DOCUMENT TEXT
As of September 30, we had $105.9 million of available capacity on our revolving credit facility and cash on hand of $54 million for total liquidity of approximately $160 million. We are continuing to focus on generating free cash flow while delevering our balance sheet for the remainder of the year and into 2018.
I will now turn the call back over to Bradley, who will provide some closing comments and talk about our guidance for the fourth quarter.
Bradley?.
Thank you, Frank. I'll now outline our guidance for the fourth quarter and full-year 2017.
Starting with Canada, we expect seasonally lower turnaround work in the fourth quarter, partially offset by continued strong demand from construction projects, the startup of pipeline project contracts which we mentioned on the second quarter earnings call and a strong Canadian dollar.
For the fourth quarter, we're assuming a Canadian dollar exchange rate of 0.8 and we anticipate segment revenue of 60 million to 62 million and adjusted EBITDA of $12 million to $13.5 million for the fourth quarter of 2017. These expectations are based on 9,240 rentable rooms.
We expect lodge occupancy between 72% and 74%, with a room rate of approximately CAD115 a night. We're raising our revenue guidance for the full year for our Canadian segment, primarily on the third quarter performance and an improved outlook for construction related occupancy in the fourth quarter.
For the full-year in Canada, assuming the Canadian dollar exchange rate of 0.77 to the US dollar, we're guiding to revenue of $242 million to $244 million and we expect full-year adjusted EBITDA from Canada to be in the range of 55 million to 57 million.
This full-year guidance assumes rentable rooms of 8,735, with lodge occupancy between 76% and 77%, and a room rate of approximately CAD119 per night in, again for the full-year of 2017. Moving to Australia, the macroeconomic environment appears to be stabilizing. Met coal prices have been volatile this year, but remain at constructive levels.

PROBLEM DESCRIPTION
In the earnings call excerpt, what Canadian dollar exchange rate is assumed for the fourth quarter?

PROVIDED MATERIAL

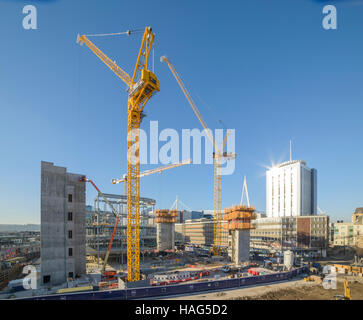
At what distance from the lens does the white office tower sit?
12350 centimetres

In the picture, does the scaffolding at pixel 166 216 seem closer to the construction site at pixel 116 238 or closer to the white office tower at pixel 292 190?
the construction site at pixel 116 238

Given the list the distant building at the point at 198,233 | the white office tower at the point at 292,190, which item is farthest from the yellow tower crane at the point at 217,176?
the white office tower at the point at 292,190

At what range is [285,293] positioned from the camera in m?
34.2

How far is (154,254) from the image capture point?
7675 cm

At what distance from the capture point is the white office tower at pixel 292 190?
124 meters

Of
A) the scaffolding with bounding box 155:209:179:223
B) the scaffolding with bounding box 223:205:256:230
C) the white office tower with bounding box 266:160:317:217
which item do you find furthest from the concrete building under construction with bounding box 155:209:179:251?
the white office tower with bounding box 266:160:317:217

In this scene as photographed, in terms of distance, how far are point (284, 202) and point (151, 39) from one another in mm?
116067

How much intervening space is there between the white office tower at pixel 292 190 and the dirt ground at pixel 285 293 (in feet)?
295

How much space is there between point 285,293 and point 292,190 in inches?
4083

ANSWER TO THIS TASK
0.8